Final-Project Topics 
      Each student will have the choice of doing an extended problem-set (such as a selection of problems of the sort that appeared on old Actuarial (SOA) Exams) OR doing a 5-8 page paper on a mathematical actuarial topic.  The following is a list of suggested topics for such a final paper or project. Some of the topics will be absorbed into the course, on a rotating basis, covered near the end of the semester. 

      The paper is to be based on at least one source such as a journal article or textbook, and is to represent some additional reading beyond the assigned reading in the course. 

      The list below is not exhaustive: a student can work out his/her choice of topic with the instructor. 

 (A) Statistical goodness of fit of a hypothesized "theoretical" lifetime distribution (with or without fitted parameters).  This topic would involve reading about chi-squared goodness-of-fit tests and implementing one on a survival-time data set. 

 (B) Estimating a survival function with the "Kaplan-Meier Estimator": this is a standard biostatistics topic, extending life-table ideas to the case where some individuals are lost to observation or die from an uninteresting (e.g., accidental) cause. 

 (C) "Graduation", or numerical interpolation and smoothing of life-table age-specific death-rates. This topic is related to smoothing splines, and would involve implementation using illustrative life-table data. 

 (D) "Leslie matrices": biological/demographic models of population size, from which one can see whether a small population is likely to die out. (This topic is related to the probability topic of (Multitype) Branching Processes.) 

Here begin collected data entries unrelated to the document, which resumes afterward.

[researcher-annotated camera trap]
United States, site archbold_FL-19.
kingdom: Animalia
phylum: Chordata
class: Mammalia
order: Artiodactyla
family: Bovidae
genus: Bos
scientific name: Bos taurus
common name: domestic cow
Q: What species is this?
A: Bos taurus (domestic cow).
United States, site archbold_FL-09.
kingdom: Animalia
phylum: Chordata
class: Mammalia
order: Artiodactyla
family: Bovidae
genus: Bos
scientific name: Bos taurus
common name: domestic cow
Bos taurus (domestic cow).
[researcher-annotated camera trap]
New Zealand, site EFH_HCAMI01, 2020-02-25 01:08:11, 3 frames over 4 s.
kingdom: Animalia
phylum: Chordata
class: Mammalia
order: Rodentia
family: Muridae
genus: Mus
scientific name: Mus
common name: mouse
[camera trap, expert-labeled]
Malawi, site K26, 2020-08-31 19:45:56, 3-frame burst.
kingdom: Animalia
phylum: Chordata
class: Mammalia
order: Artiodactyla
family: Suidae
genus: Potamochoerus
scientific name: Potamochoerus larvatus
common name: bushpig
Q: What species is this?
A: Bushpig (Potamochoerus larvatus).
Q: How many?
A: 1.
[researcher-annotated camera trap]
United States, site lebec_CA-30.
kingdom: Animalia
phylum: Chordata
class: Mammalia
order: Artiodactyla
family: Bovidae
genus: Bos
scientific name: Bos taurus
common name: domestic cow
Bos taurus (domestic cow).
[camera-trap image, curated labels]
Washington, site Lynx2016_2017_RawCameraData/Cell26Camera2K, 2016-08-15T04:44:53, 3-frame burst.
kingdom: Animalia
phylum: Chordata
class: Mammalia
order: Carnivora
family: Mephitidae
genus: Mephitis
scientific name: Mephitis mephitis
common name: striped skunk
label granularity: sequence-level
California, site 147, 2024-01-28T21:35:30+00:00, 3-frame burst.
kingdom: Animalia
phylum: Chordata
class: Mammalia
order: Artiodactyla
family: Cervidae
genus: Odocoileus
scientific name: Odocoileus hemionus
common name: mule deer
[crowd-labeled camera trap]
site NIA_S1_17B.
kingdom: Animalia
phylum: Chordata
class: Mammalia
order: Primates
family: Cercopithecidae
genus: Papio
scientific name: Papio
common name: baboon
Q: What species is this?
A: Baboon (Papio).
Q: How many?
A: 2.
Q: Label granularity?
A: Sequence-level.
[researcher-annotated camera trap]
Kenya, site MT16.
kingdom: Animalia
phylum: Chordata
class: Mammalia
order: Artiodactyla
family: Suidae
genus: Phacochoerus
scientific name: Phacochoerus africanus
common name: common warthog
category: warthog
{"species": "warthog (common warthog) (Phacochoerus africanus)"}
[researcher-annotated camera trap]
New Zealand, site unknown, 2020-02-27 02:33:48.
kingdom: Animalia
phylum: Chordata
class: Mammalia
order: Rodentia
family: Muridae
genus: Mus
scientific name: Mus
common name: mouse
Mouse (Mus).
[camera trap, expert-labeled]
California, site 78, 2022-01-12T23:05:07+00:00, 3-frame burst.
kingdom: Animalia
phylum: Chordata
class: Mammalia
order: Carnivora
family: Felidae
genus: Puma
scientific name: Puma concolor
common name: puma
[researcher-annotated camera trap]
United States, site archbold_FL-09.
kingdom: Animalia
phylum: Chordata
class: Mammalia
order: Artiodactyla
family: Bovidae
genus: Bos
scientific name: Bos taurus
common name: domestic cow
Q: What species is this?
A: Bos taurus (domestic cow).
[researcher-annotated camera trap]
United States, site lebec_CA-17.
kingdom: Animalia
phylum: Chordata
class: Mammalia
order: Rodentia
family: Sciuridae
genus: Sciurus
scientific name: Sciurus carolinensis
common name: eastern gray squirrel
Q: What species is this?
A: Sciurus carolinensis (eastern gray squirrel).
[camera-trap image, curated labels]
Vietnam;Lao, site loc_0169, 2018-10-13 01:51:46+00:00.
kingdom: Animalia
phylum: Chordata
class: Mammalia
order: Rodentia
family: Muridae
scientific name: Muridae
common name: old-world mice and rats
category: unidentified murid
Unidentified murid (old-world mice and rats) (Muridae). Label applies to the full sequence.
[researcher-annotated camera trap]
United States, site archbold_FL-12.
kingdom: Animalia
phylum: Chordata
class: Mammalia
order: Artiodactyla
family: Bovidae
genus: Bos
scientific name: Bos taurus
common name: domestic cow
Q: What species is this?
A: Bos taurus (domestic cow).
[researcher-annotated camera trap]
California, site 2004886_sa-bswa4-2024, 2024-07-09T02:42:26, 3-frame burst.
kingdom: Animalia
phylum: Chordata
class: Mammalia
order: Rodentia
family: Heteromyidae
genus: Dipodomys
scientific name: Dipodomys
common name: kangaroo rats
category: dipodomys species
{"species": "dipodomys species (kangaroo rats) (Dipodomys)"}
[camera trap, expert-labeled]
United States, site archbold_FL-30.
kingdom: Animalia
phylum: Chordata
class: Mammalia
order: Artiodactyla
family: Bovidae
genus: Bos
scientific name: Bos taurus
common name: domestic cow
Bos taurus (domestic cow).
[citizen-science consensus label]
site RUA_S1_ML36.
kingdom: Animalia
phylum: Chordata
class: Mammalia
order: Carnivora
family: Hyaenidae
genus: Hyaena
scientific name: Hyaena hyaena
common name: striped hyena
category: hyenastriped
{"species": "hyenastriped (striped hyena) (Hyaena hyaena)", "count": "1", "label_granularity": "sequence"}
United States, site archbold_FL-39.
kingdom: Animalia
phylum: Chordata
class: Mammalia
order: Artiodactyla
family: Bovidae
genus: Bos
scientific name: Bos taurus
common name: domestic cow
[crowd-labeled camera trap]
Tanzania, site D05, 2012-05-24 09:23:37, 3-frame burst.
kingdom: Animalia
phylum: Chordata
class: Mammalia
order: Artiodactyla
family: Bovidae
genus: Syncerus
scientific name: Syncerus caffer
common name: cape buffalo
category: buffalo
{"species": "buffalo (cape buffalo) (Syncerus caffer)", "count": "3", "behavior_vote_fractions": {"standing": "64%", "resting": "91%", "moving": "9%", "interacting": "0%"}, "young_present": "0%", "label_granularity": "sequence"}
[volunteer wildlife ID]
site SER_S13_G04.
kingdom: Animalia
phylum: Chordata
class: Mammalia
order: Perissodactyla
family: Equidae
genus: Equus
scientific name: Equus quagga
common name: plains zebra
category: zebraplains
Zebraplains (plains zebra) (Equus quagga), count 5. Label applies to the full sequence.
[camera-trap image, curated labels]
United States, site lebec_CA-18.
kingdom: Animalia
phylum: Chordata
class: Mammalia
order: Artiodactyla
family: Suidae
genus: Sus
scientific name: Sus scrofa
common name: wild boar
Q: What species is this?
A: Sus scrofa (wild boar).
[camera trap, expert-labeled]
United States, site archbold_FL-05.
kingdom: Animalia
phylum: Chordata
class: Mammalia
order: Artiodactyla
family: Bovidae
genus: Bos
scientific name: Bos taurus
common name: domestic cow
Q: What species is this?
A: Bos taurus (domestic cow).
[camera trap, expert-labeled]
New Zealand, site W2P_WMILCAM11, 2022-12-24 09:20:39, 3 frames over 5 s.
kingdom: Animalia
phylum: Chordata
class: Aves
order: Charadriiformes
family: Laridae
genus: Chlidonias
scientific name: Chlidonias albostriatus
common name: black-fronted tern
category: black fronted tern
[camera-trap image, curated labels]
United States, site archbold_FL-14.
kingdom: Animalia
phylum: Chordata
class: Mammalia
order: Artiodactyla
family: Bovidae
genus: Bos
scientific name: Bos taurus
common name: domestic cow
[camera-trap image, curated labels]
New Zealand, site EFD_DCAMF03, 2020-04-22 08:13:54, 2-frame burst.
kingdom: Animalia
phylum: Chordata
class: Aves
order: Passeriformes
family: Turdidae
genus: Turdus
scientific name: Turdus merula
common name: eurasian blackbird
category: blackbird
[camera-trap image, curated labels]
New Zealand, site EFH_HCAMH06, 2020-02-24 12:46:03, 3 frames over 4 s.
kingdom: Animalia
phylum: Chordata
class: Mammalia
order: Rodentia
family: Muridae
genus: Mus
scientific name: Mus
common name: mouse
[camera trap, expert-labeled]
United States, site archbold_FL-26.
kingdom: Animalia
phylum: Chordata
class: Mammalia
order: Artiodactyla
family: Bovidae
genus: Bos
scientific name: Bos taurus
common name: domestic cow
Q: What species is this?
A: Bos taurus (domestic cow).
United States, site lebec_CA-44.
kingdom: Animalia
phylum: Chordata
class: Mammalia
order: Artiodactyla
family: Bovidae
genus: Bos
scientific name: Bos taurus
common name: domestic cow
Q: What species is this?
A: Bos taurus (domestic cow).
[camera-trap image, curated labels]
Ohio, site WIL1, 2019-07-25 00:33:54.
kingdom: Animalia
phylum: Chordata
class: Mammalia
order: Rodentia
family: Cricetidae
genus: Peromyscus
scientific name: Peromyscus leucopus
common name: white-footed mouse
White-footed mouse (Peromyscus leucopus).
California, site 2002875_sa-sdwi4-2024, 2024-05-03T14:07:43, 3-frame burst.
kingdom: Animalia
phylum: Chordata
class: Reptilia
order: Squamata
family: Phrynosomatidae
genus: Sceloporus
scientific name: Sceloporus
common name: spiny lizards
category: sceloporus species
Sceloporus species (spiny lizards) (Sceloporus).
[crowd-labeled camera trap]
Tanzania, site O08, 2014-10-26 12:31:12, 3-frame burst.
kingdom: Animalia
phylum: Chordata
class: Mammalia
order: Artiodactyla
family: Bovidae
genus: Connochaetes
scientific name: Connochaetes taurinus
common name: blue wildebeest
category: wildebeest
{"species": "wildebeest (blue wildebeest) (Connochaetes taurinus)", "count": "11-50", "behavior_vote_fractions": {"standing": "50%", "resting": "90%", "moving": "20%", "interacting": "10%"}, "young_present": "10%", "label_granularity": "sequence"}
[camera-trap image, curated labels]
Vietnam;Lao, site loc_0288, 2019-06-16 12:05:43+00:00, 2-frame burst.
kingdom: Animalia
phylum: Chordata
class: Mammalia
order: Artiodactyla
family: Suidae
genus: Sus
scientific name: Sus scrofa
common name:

 (E) Risk-and-ruin theory, or Reinsurance. This topic involves simulation or mathematical calculations of the probability over some longer time-horizon of disastrous adverse fluctuations in survival which would cause an insurer to go bankrupt. 

      Of these topics, (A) & (B) are primarily statistical; (C) involves some numerical analysis; (D) involves linear algebra and a small amount of Markov chain theory; and (E) involves either a little more Markov chain and stochastic-process theory or a willingness to learn a small amount about simulating random insurance portfolios on the computer.